Question: Why on earth do the ORIOLES play that song? (8d. [Team that plays “Thank God I’m a Country Boy” during the seventh inning stretch].) Baltimore is, last I checked, a city.
3.25 stars.
Enjoyed this puzzle.
I don’t think most people notice or care about 1 C/OP versus 3 CO/P. Better to throw in something like ACOUSTICOPHOBIA? Then critics would be complaining about the imbalance between COP being divided 3 times and undivided only once.
There is actually a tradeoff between theme consistency and fill quality, because the easiest way to fix an “inconsistent” theme is often to add more theme entries so no one entry stands out as special. I am not eager to raise the theme consistency bar higher than it has already been set.
I liked the theme, its execution and its density. I think the puzzle itself may be on the harder side for a Monday- my Quick & Dirty Index puts it in the more challenging range. Probably because 3 answers were proper nouns, and PIZARRO’s first name is not exactly everyday knowledge. Also because of some clues, like the SUNCHIP one. But I think it’s fine to have a little challenge on a Monday.
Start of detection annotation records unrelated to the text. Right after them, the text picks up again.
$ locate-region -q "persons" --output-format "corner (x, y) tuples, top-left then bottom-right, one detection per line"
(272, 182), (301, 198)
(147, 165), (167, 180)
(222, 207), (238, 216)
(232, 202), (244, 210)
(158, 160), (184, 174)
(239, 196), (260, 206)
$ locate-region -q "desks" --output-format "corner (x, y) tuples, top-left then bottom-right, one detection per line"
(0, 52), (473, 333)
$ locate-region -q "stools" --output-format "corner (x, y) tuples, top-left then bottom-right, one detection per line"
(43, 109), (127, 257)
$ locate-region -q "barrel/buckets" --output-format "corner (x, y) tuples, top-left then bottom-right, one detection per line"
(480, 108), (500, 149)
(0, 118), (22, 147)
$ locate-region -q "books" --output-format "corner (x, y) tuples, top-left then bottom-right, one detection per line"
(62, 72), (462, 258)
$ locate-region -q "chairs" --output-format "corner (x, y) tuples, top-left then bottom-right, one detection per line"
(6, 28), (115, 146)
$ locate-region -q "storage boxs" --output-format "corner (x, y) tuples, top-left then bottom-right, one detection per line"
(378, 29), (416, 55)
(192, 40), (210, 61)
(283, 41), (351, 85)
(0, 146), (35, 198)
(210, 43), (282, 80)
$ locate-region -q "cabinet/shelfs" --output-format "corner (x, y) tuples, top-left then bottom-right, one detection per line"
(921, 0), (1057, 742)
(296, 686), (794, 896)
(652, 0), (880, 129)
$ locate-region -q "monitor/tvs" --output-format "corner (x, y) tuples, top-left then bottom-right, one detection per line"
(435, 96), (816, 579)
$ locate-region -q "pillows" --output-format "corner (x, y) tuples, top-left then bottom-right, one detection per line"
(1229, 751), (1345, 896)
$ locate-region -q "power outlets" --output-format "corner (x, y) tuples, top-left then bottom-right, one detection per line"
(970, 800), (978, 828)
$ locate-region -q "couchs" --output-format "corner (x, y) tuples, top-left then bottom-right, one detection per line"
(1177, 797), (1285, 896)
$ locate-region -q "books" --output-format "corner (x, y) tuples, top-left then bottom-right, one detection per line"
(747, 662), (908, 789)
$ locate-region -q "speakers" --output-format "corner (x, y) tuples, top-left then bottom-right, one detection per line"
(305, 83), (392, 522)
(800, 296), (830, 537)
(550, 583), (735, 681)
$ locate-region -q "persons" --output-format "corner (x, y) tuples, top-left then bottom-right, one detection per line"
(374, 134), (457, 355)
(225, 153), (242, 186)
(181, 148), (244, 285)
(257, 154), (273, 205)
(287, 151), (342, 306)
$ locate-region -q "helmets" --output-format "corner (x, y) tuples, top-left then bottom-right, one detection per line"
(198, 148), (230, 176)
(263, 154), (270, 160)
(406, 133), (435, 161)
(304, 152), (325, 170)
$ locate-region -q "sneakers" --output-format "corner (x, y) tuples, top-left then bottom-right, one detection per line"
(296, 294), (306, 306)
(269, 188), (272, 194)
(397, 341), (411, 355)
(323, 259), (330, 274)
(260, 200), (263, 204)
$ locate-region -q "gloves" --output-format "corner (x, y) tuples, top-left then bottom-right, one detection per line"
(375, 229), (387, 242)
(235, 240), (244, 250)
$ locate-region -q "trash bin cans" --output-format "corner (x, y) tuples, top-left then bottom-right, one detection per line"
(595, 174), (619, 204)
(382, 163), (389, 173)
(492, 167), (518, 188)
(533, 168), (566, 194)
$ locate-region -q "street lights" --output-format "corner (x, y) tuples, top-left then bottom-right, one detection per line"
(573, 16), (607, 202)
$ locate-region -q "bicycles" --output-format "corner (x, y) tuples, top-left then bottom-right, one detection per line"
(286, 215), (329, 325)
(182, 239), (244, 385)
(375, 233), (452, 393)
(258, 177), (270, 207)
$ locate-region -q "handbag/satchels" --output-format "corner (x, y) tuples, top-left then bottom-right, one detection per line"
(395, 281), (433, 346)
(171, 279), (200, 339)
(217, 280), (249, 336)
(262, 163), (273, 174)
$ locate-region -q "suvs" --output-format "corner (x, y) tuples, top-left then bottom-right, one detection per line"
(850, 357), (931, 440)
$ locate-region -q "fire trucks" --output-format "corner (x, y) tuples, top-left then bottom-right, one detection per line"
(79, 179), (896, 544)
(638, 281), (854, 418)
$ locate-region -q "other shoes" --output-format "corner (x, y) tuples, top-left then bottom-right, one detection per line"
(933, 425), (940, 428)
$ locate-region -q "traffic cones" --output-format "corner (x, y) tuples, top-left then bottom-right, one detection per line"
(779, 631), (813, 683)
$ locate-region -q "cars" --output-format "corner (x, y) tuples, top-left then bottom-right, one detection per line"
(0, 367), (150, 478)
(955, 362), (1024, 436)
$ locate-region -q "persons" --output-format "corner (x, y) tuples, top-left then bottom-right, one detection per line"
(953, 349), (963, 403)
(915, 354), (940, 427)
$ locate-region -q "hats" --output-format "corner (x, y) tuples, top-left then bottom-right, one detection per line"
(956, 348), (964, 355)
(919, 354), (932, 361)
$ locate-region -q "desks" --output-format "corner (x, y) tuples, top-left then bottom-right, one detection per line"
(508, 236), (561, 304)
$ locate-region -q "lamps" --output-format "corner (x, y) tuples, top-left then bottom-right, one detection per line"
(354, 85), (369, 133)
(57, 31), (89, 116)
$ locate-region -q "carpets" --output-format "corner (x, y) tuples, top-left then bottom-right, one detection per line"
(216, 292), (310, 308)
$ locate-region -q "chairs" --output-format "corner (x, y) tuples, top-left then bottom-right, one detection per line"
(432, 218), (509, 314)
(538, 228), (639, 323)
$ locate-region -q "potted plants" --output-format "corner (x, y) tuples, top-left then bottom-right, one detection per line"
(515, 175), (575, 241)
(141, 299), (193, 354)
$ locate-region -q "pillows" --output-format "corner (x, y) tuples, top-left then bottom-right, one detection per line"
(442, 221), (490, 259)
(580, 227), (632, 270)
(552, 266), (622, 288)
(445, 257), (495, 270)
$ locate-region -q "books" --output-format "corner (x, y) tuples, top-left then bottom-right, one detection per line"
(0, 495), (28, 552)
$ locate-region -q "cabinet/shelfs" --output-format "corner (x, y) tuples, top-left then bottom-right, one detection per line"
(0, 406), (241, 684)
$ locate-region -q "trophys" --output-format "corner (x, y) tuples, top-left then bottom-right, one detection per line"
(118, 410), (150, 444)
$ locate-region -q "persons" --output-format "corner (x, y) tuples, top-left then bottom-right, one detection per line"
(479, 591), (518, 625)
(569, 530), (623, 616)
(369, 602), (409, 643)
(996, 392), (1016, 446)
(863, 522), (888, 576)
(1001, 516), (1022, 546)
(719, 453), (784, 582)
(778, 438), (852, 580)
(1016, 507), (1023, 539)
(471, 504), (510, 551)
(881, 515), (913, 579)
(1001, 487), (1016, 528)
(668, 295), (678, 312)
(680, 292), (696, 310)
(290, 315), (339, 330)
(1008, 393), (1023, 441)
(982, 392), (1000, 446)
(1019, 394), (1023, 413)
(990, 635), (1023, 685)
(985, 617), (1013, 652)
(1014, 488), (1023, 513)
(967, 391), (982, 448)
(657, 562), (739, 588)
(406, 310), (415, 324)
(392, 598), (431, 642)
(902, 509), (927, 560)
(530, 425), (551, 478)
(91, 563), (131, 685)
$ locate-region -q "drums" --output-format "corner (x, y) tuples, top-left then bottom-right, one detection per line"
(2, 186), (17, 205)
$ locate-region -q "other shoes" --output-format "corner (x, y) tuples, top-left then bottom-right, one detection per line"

Still, someone finished this in less than 2 minutes. Seriously?
I, for one, can’t wait for the election, just to be done with all the PUBLIC OPINION POLLS, the pundits, the arguing and distortions. Soon…
Enjoyed David Steinberg’s LA Times “M & M’s” puzzle. MEEK AND MILD seems very much “in the language” to me – more so than MIGHT AND MAIN. Would like to have seen MORK AND MINDY as a theme entry.
>> which echoes 12d: “I’M AN AGE.”
Ummm…. I read that entry as “I MANAGE”… perhaps you were kidding?
NYT: I thought Scrabble was licensed to J Spear and Sons here…
LAT: Might and main is a little quaint. Meek and mild go together like a horse and carriage in my world as well. “Gentle Jesus meek and mild…”
From scrabble.com: “…J.W. Spear & Sons Limited…a subsidiary of Mattel Inc.”
Never heard of the expression “sit pat” before, only “stand pat”. (Unless they’re commands to a dog named Pat of course)
RM’s dinnertime order to Mrs Nixon?
Jimmy Durante says, “Inka Dinka Doo”.
Thanks, pannonica, for the great writeup!
@Ray Fontenot Thanks! I did consider using MORK AND MINDY in place of MIGHT AND MAIN but decided against it because I already had another proper noun M&M (MICKEY AND MINNIE).
You’re welcome, David, but I just reread it and my review of my write-up is that it was kind of stingy.
I will be critiquing this comment in another comment tomorrow morning.
The above jotting was evenhanded and spot-on. Above average comment.
WASHINGTON POST 10/21/12: How is PELEG (6 down) the Moby Dick captain. In the book Ahab has no last name and the only other one I found was Capt Bloomer. PEGLEG would be descriptive but I don’t understand PELEG
PELEG is one of the owners of the Pequod, so the clue is tricky. He is also called a captain of the ship.
Thank you so much for the clarification.